3. Cody Latimer (2011-2013)
Latimer was a big, physical target at 6-foot-3 and 215 pounds who developed into the top target of IU quarterbacks by his junior season. The 21st Hoosier to reach 100 catches and 1,000 yards, he also ranked fourth in 100-yard games with seven and seventh in yardage and receptions in program history. As a junior, he recorded 72 catches with 1,096 yards receiving. His play earned him a spot on the Biletnikoff Award Watch List, an award given to the nation’s top wide receiver. Latimer capitalized on a successful junior year and declared early for the 2014 NFL Draft, in which he was selected in the second round by the Denver Broncos.

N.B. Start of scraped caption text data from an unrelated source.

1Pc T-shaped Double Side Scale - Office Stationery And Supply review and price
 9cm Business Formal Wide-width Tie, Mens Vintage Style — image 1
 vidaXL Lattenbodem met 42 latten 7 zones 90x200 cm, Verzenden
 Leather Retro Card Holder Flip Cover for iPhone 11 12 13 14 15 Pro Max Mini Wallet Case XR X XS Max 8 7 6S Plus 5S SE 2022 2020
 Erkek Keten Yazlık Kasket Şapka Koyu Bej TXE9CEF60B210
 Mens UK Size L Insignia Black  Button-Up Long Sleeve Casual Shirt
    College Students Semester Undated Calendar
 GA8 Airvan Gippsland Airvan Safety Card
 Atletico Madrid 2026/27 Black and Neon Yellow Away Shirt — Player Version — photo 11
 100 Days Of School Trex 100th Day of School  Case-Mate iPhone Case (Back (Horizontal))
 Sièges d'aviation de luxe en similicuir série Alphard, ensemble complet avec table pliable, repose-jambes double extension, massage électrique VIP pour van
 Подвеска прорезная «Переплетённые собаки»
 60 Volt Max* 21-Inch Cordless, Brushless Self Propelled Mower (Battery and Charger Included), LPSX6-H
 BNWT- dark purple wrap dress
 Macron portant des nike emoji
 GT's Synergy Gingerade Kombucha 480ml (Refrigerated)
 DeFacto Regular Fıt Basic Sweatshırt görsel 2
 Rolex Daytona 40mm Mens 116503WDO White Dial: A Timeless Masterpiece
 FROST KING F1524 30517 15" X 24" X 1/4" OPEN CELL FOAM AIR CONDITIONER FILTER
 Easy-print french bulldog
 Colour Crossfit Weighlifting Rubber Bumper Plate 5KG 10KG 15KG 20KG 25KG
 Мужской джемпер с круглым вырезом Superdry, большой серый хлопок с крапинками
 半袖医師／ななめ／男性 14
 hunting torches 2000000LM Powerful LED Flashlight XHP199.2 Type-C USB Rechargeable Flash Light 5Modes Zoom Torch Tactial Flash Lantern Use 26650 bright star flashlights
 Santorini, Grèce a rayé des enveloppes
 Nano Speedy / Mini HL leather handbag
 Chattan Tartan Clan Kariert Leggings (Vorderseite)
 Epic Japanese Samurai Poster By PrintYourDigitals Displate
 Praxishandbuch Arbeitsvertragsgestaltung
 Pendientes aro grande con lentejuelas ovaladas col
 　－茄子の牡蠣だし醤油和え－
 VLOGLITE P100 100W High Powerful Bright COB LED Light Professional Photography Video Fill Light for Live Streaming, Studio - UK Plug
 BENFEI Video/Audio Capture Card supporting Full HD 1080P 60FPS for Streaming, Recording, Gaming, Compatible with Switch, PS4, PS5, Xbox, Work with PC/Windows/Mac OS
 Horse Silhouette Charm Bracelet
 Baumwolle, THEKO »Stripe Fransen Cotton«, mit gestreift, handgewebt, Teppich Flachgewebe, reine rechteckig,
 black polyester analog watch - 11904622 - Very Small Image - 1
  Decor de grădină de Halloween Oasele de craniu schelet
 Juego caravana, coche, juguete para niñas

2. Nate Sudfeld (2012-present)
Sudfeld will be a senior this fall and has unfinished business. A season-ending separated shoulder during game six at Iowa cut his junior campaign short. He’s currently second in program his history in completion percentage, tied for second in 300-yard passing games and eighth in passing yards (4,306). Sudfeld is a gifted pocket passer who could also end up being another NFL draftee under Wilson – CBS Sports has him ranked as the fifth-best quarterback prospect for the 2016 draft. I think he’ll end up being the best quarterback in the Wilson era so far.
1. Tevin Coleman (2012-2014)
Let’s be honest – was there really any doubt about this one? More than 2,000 yards rushing in his final season as a Hoosier and a Heisman trophy finalist, Coleman did just about everything for Indiana’s offense. He played cornerback, wide receiver and cornerback in high school but stuck with running back when he got to the collegiate level. He clearly made the right choice converting to the offensive side of the ball at Indiana. What was most astounding about Coleman was his ability to play through pain – he suffered a broken sesamoid bone against North Texas on October 4 last year, then proceeded to gain 1,195 of his 2,036 yards after the injury. Coleman declared early for the NFL Draft, forgoing his final season of eligibility in Bloomington to be drafted in the third round of the 2015 draft by the Atlanta Falcons. He’s expected to challenging returning Falcons running back Devonta Freeman for playing time, and possibly the starting running back position. There’s no question Coleman is the top player of the Wilson era, and I don’t think we’ll see anyone top him for quite some time.